Telepon berdering menggangu momennya mengenang masa lalu.

"Agam?" Sona terduduk di sebuah taman. Agam datang dengan memakai kaos kasual seperti biasanya.

"Manu mana?"

"Gue baru mau ngajak lo ke resto Manu." Agam terduduk di samping Sona menatap alam yang udaranya begitu sejuk terhempas.

"Libur, gak kerasa ya udah kelas 12 aja."

"Hidup itu terus berjalan." Agam menatap Sona tengah melamun menatap dasar tanah. Ia merasa Sona sedang tidak baik saat itu.

"Son? Ada apa?"

"Nggak kok. Oh iya Gam.

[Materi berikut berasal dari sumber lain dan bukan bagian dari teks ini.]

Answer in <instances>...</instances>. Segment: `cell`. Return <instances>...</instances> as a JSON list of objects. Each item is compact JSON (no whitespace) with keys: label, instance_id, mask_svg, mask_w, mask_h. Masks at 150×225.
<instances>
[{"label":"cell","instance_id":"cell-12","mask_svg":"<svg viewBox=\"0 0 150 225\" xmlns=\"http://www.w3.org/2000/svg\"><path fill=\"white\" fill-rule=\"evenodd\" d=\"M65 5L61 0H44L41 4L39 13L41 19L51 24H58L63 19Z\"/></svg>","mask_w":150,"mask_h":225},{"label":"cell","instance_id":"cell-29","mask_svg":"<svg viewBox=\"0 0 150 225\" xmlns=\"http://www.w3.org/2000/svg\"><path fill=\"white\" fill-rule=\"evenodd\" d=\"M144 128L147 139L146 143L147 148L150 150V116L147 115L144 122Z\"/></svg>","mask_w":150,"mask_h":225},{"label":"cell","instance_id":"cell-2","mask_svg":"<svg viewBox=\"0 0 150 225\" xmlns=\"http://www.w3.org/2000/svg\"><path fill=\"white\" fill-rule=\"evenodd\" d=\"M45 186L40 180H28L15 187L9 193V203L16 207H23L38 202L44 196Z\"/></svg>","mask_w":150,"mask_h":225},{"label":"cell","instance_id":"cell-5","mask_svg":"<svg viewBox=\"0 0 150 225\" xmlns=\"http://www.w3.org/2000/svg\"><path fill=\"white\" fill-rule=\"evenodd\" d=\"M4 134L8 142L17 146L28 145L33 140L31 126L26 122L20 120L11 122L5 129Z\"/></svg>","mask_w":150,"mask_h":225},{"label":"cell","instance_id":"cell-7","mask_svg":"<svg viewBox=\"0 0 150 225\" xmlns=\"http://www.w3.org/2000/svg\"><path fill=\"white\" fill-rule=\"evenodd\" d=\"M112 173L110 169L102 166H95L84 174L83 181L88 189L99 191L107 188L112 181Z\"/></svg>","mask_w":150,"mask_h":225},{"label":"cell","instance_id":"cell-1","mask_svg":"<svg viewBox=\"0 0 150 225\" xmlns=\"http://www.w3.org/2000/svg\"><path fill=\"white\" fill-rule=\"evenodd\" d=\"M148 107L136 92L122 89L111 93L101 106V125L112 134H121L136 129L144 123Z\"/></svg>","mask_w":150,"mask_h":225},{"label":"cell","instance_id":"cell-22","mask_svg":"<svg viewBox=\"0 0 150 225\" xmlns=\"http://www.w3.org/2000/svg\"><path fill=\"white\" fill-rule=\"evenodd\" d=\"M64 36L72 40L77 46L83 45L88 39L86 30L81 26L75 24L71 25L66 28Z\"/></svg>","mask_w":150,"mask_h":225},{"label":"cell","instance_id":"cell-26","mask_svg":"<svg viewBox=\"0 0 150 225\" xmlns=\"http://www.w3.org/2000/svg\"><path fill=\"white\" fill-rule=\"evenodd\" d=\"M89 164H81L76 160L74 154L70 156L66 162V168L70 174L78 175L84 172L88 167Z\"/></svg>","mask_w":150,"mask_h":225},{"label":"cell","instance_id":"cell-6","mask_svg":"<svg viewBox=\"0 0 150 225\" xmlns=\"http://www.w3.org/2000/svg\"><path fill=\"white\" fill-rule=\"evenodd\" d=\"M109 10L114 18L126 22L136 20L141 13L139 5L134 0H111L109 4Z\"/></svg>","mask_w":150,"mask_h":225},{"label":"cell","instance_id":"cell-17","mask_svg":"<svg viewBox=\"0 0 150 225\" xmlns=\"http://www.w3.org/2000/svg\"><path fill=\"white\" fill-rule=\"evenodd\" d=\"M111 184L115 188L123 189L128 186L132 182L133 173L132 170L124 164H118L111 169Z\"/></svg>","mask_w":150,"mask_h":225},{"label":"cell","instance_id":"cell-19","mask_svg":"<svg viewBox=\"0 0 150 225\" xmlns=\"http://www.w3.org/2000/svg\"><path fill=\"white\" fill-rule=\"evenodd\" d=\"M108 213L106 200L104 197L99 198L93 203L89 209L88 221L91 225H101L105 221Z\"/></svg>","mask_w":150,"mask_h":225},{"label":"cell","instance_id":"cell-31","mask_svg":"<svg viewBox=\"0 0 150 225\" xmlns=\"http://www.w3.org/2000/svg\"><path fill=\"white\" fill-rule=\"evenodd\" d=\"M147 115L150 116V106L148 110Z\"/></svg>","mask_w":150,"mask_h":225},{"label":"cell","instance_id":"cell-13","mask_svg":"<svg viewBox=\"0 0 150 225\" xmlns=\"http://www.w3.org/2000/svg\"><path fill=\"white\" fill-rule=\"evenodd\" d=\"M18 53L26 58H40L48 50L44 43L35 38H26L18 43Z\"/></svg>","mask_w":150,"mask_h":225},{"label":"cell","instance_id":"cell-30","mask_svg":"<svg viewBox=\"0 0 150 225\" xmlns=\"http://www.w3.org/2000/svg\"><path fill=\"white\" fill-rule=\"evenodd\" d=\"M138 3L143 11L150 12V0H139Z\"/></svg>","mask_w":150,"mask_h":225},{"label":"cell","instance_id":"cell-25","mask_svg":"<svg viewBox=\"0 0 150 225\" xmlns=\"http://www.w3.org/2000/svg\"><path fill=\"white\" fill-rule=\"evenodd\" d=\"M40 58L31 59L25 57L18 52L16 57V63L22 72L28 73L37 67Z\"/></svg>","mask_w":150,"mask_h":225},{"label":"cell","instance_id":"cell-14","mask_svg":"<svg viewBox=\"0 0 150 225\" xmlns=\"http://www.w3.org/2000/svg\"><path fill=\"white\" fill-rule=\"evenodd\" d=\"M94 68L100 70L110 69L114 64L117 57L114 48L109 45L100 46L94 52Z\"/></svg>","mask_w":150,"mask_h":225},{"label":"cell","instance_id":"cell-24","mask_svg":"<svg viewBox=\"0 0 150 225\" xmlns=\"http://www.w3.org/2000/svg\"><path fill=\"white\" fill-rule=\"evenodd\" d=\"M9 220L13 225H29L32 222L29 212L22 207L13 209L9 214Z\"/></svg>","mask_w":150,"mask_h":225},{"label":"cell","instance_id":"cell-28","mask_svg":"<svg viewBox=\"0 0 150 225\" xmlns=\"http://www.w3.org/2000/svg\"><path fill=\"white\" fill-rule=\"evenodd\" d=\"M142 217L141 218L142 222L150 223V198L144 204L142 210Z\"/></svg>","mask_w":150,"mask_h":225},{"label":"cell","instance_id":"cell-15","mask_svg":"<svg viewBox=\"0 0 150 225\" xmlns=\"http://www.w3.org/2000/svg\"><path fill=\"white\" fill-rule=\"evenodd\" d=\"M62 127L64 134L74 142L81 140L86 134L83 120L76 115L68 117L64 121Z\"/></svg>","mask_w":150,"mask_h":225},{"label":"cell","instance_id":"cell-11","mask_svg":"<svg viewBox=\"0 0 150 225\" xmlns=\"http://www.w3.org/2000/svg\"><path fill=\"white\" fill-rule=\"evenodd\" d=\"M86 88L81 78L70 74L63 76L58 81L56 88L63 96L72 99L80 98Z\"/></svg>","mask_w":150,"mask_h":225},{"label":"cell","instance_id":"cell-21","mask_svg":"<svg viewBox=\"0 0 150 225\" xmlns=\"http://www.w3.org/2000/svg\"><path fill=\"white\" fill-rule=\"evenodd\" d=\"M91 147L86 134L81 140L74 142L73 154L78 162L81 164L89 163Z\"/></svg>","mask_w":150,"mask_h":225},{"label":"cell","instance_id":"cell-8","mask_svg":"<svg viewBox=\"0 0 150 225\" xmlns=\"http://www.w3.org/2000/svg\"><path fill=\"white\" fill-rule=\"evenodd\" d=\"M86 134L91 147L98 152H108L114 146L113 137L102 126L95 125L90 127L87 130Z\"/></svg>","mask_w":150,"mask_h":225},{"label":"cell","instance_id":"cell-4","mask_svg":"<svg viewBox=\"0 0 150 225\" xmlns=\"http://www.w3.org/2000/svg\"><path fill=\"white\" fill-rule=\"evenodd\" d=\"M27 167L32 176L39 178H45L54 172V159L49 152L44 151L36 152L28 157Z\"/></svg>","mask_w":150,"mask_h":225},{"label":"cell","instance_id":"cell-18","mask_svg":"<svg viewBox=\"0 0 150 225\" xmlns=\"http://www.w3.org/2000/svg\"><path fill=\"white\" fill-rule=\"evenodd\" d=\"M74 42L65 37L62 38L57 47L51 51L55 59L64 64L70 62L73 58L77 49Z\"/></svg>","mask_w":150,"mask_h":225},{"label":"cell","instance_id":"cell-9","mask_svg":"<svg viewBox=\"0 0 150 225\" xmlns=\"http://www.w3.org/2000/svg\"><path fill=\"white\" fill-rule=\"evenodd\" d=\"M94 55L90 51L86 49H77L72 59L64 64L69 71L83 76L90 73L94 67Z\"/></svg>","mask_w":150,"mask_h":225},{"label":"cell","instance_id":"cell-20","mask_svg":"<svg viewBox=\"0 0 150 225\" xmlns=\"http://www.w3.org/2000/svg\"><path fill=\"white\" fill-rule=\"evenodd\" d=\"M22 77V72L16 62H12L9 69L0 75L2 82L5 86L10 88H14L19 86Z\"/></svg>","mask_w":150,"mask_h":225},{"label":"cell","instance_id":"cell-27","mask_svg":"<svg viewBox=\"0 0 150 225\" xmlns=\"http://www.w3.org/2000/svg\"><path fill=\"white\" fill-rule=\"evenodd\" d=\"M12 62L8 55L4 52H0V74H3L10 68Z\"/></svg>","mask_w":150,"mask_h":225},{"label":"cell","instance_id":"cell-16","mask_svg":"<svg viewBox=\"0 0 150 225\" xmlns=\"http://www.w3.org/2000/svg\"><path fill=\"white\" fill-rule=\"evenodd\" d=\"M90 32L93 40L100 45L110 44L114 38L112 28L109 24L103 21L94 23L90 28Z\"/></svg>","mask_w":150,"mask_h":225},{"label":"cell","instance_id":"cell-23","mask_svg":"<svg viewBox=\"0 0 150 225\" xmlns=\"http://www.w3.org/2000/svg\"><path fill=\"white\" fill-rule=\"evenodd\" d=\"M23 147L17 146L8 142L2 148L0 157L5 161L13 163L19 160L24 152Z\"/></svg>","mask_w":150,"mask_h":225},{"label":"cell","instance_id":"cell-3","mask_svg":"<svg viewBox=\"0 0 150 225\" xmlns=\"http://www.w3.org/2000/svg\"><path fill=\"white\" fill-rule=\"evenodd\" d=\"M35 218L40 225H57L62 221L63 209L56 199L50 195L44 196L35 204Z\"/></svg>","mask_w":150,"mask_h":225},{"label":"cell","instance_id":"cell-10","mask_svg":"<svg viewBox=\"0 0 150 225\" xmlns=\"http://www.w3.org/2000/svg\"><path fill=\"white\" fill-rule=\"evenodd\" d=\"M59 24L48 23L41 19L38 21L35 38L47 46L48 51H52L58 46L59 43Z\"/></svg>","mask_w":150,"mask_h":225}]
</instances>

Cita-cita lo apa sekarang?"

Agam mengernyit mendengar pertanyaan Sona.

"Buat orang yang akan menjadi dewasa, cita-cita mungkin cuma kiasan. Karena mereka selalu mendapat perbedaan dari apa yang mereka ucap. Kalau saat ini, gue gak mau bercita-cita jadi apapun."

"Lo gak punya tujuan hidup?"

"Tujuan hidup itu menurut gue, asalkan lo bisa hidup dengan baik, melihat ibu lo tersenyum, gue rasa hal itu bisa membuat cita-cita lo akan jadi keinginan yang sesungguhnya." Ucapan Agam membuat Sona mengangguk beberapa kali. Agam memang orang yang perkataannya cerdas luar dalam, tapi yang Sona tak pernah bisa pungkiri adalah ketika Agam jatuh cinta nanti.

"Gam, enak ya jadi lo. Belum pernah jatuh cinta, belum merasakan sakitnya."

Agam menoleh datar ke Sona. Ia mulai menatap Sona dalam.

"Semua itu selalu bersanding. Gue belum jatuh cinta, tapi belum tentu gue gak bisa merasakan sakitnya."

Agam melangkah menuju motornya. Perkataannya seketika membuat Sona bingung. Ia terus berpikiran tentang hal itu. Jika perkataan Agam yang mengatakan belum tentu merasakannya sakitnya, apa dia sudah merasakan sakit hati sebelumnya? Pikir Sona.

"Heh? Ayo mau ikut gak?" Agam teriak dengan senyuman.

"Ih bikin gue bingung aja lo." Sona menyusulnya.